▶ [TASK TO COMPLETE] Reproduce the part of the forum thread on unattended JDS installation on Linux between "Posted on 01-20-2016 01:17" and "your own way.", inclusive.

▶ [DOCUMENT SECTION]

——————————

Posted on 01-20-2016 12:10 PM
There are several scripts and tutorials on how to do an unattended install of JDS on mac machines. (e.g. http://www.johnkitzmiller.com/blog/how-to-deploy-the-jds-on-os-x-en-masse/) I'm trying to do the same on linux. Does anyone know if there is a non interactive installation option for JDS-Linux-Installer-9.81.run
The options only list:
/tmp/JDS-Linux-Installer-9.81.run --help
Makeself version 2.1.5
1) Getting help or info about /tmp/JDS-Linux-Installer-9.81.run :
/tmp/JDS-Linux-Installer-9.81.run --help Print this message
/tmp/JDS-Linux-Installer-9.81.run --info Print embedded info : title, default target directory, embedded script ...
/tmp/JDS-Linux-Installer-9.81.run --lsm Print embedded lsm entry (or no LSM)
/tmp/JDS-Linux-Installer-9.81.run --list Print the list of files in the archive
/tmp/JDS-Linux-Installer-9.81.run --check Checks integrity of the archive
2) Running /tmp/JDS-Linux-Installer-9.81.run : /tmp/JDS-Linux-Installer-9.81.run [options] [--] [additional arguments to embedded script] with following options (in that order) --confirm Ask before running embedded script --noexec Do not run embedded script --keep Do not erase target directory after running the embedded script --nox11 Do not spawn an xterm --nochown Do not give the extracted files to the current user --target NewDirectory Extract in NewDirectory --tar arg1 [arg2 ...] Access the contents of the archive through the tar command -- Following arguments will be passed to the embedded script
Posted on 01-20-2016 12:49 PM
I do not, but would love to hear if someone would have a good solution.
Upgrading the JDS's in our environment is the longest part of a version upgrade.
Posted on 01-20-2016 01:17 PM
If you run the linux installer with --noexec, you'll see that it selfgz unpacks itself to /tmp, and the two primary install files are ./DPInstaller.sh and ./APIInstall.run (which is another selfgz unpacker that runs ./API/APIInstall.sh, as well as copies files from ./API/var/www/jds/ to the equivalent place on the webserver).
You can simply edit the scripts to remove the prompts, or - since it hasn't changed really at all in a long, long time - you can automate it in your own way.
For example, I've implemented exactly what the setup scripts do with ansible and contained it within a role "jds-server", that handles all the conf creation and editing, folder structure and SELinux labeling, as well as the ability to enroll.

——————————

▶ [GIVEN DATA]
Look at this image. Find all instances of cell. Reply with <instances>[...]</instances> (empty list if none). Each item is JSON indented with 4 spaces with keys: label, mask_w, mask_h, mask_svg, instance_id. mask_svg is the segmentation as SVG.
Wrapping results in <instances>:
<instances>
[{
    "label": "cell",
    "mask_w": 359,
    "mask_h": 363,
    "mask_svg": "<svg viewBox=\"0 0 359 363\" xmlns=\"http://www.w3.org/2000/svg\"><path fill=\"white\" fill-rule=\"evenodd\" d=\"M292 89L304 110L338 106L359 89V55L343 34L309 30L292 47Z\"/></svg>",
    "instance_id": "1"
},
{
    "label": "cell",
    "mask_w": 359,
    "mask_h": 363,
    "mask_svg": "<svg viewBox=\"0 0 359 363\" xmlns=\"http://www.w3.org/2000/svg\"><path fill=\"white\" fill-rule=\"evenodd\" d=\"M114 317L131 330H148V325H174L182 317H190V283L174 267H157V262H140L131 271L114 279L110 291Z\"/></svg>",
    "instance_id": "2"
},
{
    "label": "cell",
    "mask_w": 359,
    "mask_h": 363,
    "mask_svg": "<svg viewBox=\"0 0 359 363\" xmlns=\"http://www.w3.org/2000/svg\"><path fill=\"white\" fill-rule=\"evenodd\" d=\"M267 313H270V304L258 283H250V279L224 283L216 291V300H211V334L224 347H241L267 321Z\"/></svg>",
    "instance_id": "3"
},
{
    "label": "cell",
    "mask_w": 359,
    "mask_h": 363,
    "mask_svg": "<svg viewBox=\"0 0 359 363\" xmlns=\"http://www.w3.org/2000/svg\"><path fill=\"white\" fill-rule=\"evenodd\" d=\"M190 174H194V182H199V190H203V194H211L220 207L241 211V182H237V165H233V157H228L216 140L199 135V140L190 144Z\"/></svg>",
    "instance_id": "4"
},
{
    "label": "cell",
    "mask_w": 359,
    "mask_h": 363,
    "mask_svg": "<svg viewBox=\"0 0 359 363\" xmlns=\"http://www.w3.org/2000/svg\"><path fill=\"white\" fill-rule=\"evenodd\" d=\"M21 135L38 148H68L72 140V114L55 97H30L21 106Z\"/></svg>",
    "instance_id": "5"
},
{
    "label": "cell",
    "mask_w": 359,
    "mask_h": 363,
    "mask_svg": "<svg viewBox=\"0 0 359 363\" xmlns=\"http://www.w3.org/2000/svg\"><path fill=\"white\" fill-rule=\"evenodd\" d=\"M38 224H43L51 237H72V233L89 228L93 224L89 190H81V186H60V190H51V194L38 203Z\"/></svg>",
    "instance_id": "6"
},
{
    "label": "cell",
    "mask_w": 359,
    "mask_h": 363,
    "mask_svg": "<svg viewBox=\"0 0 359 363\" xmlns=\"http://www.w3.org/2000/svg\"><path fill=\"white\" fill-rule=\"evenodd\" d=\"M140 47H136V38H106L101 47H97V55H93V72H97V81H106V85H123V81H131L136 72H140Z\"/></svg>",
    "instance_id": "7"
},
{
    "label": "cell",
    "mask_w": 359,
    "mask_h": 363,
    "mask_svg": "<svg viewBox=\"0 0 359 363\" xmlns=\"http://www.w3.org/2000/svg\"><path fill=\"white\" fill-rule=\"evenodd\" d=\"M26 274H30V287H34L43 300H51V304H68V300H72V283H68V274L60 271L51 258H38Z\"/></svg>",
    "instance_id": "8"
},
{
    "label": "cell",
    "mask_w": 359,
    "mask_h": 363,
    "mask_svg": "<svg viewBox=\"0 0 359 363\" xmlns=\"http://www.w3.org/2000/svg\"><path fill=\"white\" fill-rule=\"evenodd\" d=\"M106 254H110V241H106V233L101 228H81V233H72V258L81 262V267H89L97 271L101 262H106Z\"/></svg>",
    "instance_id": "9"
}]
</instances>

——————————

▶ [TASK ANSWER]
Posted on 01-20-2016 01:17 PM
If you run the linux installer with --noexec, you'll see that it selfgz unpacks itself to /tmp, and the two primary install files are ./DPInstaller.sh and ./APIInstall.run (which is another selfgz unpacker that runs ./API/APIInstall.sh, as well as copies files from ./API/var/www/jds/ to the equivalent place on the webserver).
You can simply edit the scripts to remove the prompts, or - since it hasn't changed really at all in a long, long time - you can automate it in your own way.